Search the data below for the word "jumper" and report how many lines contain it. Nothing but the number is needed.
===== Dataset extract
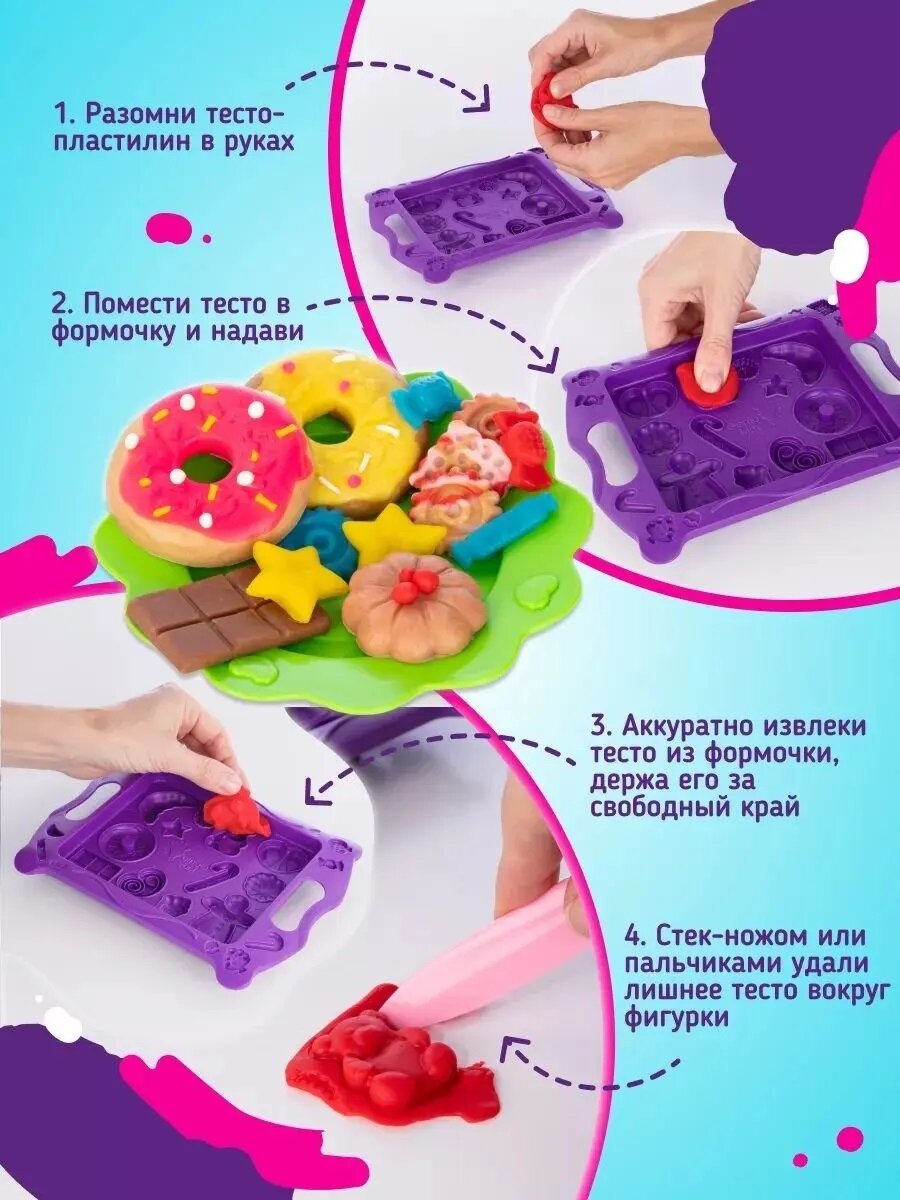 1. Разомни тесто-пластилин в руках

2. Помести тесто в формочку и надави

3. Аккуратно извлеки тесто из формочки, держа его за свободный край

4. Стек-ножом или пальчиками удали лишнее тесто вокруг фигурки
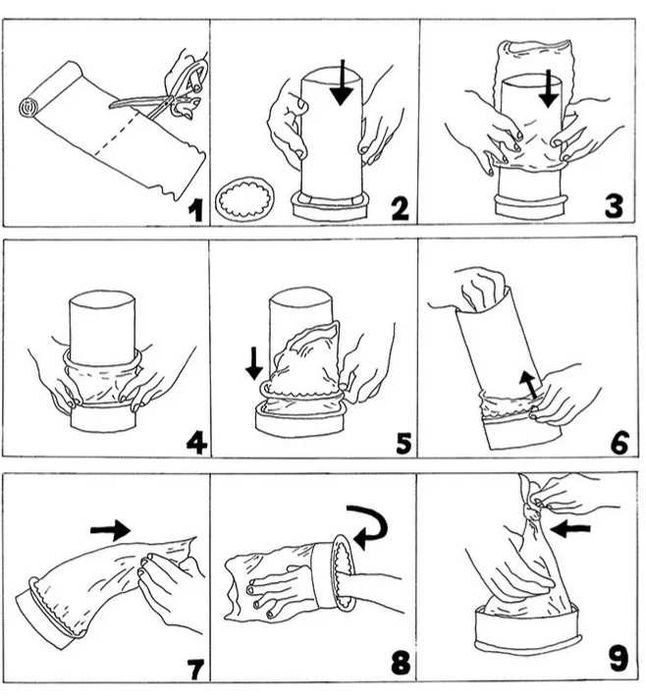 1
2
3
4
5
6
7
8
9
==========
===== Dataset extract
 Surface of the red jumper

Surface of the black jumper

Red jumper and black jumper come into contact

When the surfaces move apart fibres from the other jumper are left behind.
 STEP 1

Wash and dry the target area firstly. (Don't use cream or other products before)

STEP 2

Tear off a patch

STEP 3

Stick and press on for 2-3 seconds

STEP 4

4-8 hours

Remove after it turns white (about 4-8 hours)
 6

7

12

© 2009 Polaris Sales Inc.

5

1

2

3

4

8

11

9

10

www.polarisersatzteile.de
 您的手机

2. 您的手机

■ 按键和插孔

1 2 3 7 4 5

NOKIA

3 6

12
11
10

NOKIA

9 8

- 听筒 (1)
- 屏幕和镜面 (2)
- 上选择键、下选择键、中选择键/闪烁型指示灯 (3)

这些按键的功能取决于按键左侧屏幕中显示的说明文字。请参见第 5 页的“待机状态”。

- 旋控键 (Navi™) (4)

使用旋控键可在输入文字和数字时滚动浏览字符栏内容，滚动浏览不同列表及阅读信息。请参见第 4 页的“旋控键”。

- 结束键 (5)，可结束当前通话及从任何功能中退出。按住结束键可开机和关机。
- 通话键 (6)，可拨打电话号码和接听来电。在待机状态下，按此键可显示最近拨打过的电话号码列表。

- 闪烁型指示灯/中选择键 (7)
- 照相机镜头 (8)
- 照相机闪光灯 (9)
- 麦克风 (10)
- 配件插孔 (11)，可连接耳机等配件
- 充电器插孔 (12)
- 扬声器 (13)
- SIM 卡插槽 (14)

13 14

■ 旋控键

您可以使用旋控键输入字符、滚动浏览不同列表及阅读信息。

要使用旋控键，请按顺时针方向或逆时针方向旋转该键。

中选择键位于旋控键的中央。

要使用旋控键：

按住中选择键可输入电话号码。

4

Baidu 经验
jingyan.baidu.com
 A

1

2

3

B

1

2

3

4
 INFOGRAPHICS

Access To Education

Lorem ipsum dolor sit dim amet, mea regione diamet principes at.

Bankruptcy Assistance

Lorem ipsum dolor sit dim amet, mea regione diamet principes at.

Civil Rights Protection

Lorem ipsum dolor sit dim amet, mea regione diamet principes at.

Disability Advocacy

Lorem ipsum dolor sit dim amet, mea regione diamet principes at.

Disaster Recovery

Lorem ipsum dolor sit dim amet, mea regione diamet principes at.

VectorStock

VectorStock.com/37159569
==========
▶ **Written solution**: 4